Joe: At first I wasn’t interested in singing anything on this album. I mean it’s Glenn Hughes we are talking about here. But with Kevin and Glenn’s urging I ended up singing two songs and traded with Glenn on two songs. Again, I had a blast doing it.

Arlene: Was that fun for you, collaborating with Glenn, who is such a vocal powerhouse?

Joe: Yes it was. It was two friends singing songs that we wrote together.

Arlene: “Sista Jane” reminds me a lot of and has somewhat of the same vocal arrangement and funky blues vibe of The Arc Angels. Was that intentional?

Joe: No, I know Chris Layton a little through touring and also through my tour manager, Warren. The Arc Angels are an awesome band and Chris is such a wonderful player and an even nicer person. We really thought through and brought more of the UK, other side of the pond influences on this record. More Earl Grey than Shiner Boch.

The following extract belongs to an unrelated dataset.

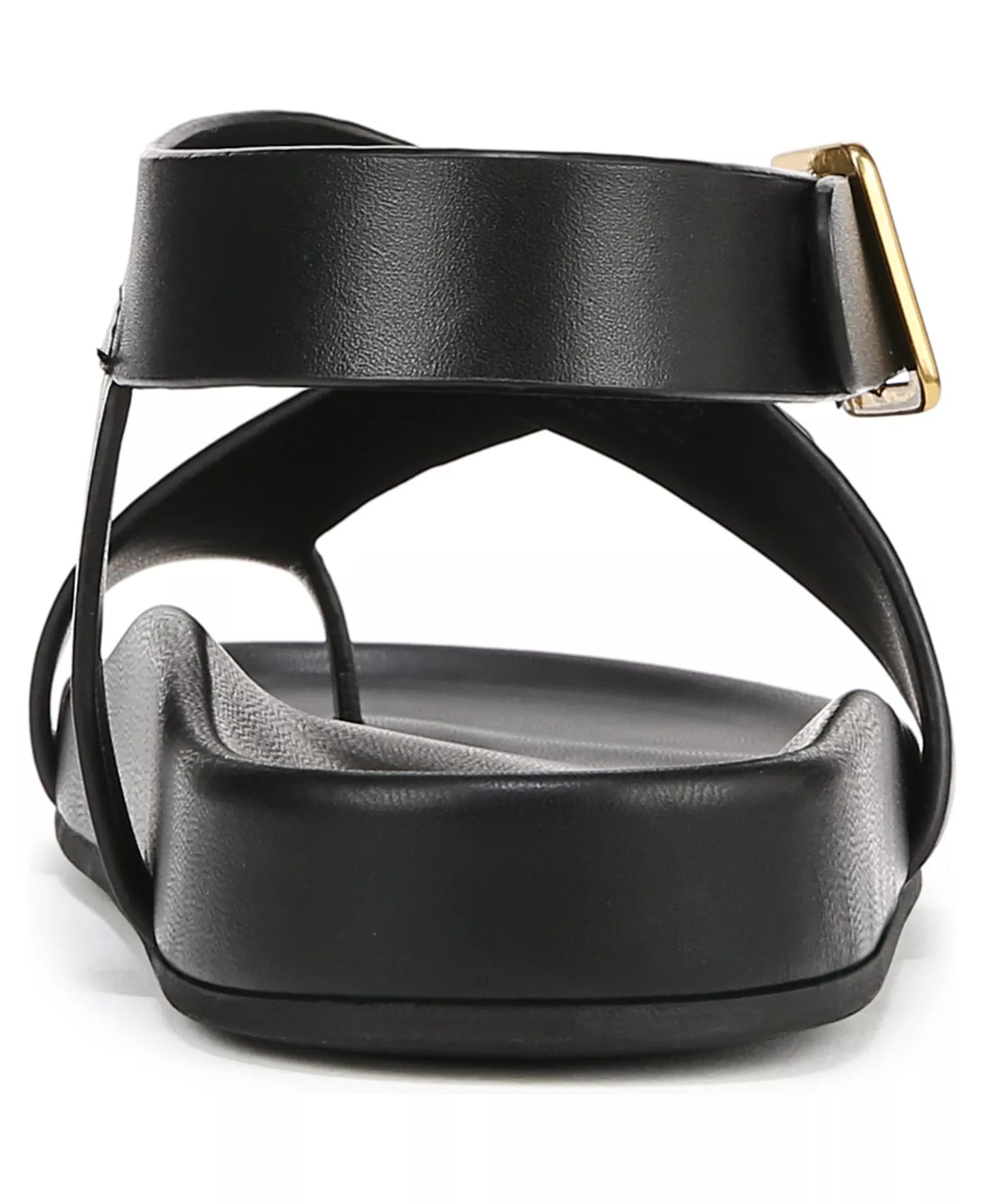 Franco Sarto Women's Blair Toe Loop Buckle Flat Sandals  Black Leather Size 8.5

Arlene: “Down Again” seems influenced by Deep Purple. I definitely hear their sound and influence all over that, especially in your guitar playing. Were you going for that feel with that song?

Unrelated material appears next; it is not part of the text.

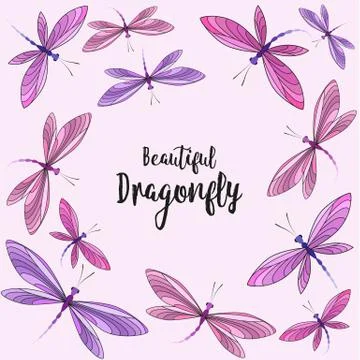 Dragonflies in flight Stock Illustration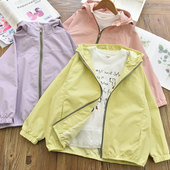 软壳女童户外三防连帽冲锋衣中大儿童休闲防水防风衣外套2025春新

Joe: That was a really cool writing session with Derek, Glenn, and I, at my rehearsal room in Burbank. I took the 12-6pm shift to rehearse my solo band for the tour and I did the late shift with Glenn and Derek. The end result was “Down Again.” One of my favorites.

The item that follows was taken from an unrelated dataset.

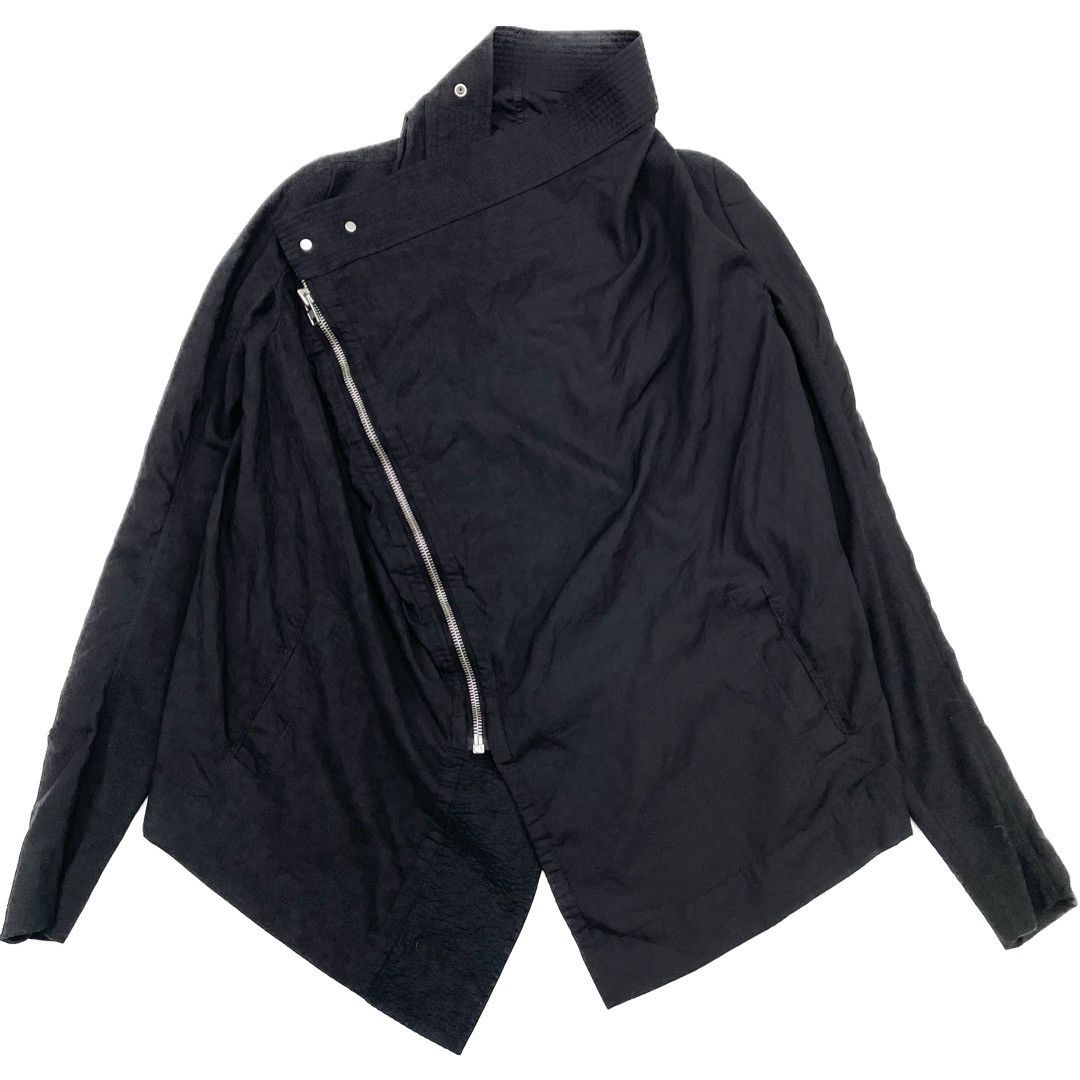 image of Archival Clothing x Avant Garde 2016 Ss Rick Owens Women’S Cowl Neck Asymmetrical Zip Jacket in Bla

Arlene: Who are your influences as a songwriter?

Joe: I love the way Warren Haynes writes a song. I love the way Free wrote songs, and the way Jimmy Page took old blues and made it his own in the context of Led Zeppelin.

Arlene: Which do you usually write first music or lyrics?

Joe: I usually write lyrics first, or at least a chorus and a title.

Arlene: Do you compose on guitar or on other instruments?

Joe: For Black Country Communion I used a Gibson Les Paul to write.

Arlene: My favorite song on the album is “Song Of Yesterday.” The song starts out with your understated singing and guitar playing and then builds and crescendos into a powerful rocker. You also incorporated a string section. How did you conceive of this beautiful arrangement?

Joe: I came up with the riff and the pre-chorus. Kevin Shirley did the rest, complete with the string arrangement and some of the lyrics as well. It came out really good. I’m very happy with my singing on that song as well.

Arlene: How influential was Kevin in shaping up and fleshing out, the songs to their fullest potential?

Joe: Big. He really focused the ideas. There were a ton flying around. He was the Ritalin to our collective ADD.

Joe Bonamassa Gibson Les Paul Guitar

Arlene: How did you achieve the wah-wah effects on “Beggarman?” What pedals and effects did you use?

Joe: Jeorge Tripps from both Dunlop Manufacturing and Way Huge Electronics builds my wahs and FuzzFaces, and I use his Pork Loin and Aqua Puss as well. You can tell I’m a fan.

Arlene: The title track is something new that I haven’t ever heard from you, with you being more of a blues player. On that song you really go for the heavy, speed metal sound. How did your playing on that materialize?

Joe: I’m a man of much mystery and musical intrigue, thanks. I love Iron Maiden, so I summoned my best Dave Murray and Adrian Smith impression for that solo and song.

Arlene: What guitars and gear did you use in the studio on this album?

Joe: Mostly my Gibson Joe Bonamassa Les Paul, a Steve Morse Y2K Music Man, and two Marshall half stacks, also a Silver Jubilee Marshall and a 1968 Marshall Super Bass. I kept it pretty basic.

Arlene: What strings do you use and their gauge?

Joe: I use Ernie Ball 11-52 Super Slinkys. I love the Ernie Ball Music Man people, they’re fantastic to me, and Sterling builds a hell of a smoker. Check out Big Poppa smokers, killer.

Arlene: What current music artists inspire you and would you like to collaborate with, live and in the studio?

Joe: I love what Josh Homme does. I love System Of A Down. I really like artists like Mindy Smith, Opeth, Brad Paisley and Iron Maiden. You can see that my iPod is eclectic, as it is with everybody.

Arlene: Do you see a second “Black Country Communion” album in your future?

Joe: I would gladly do ten more albums with Black Country Communion, if the songs are good.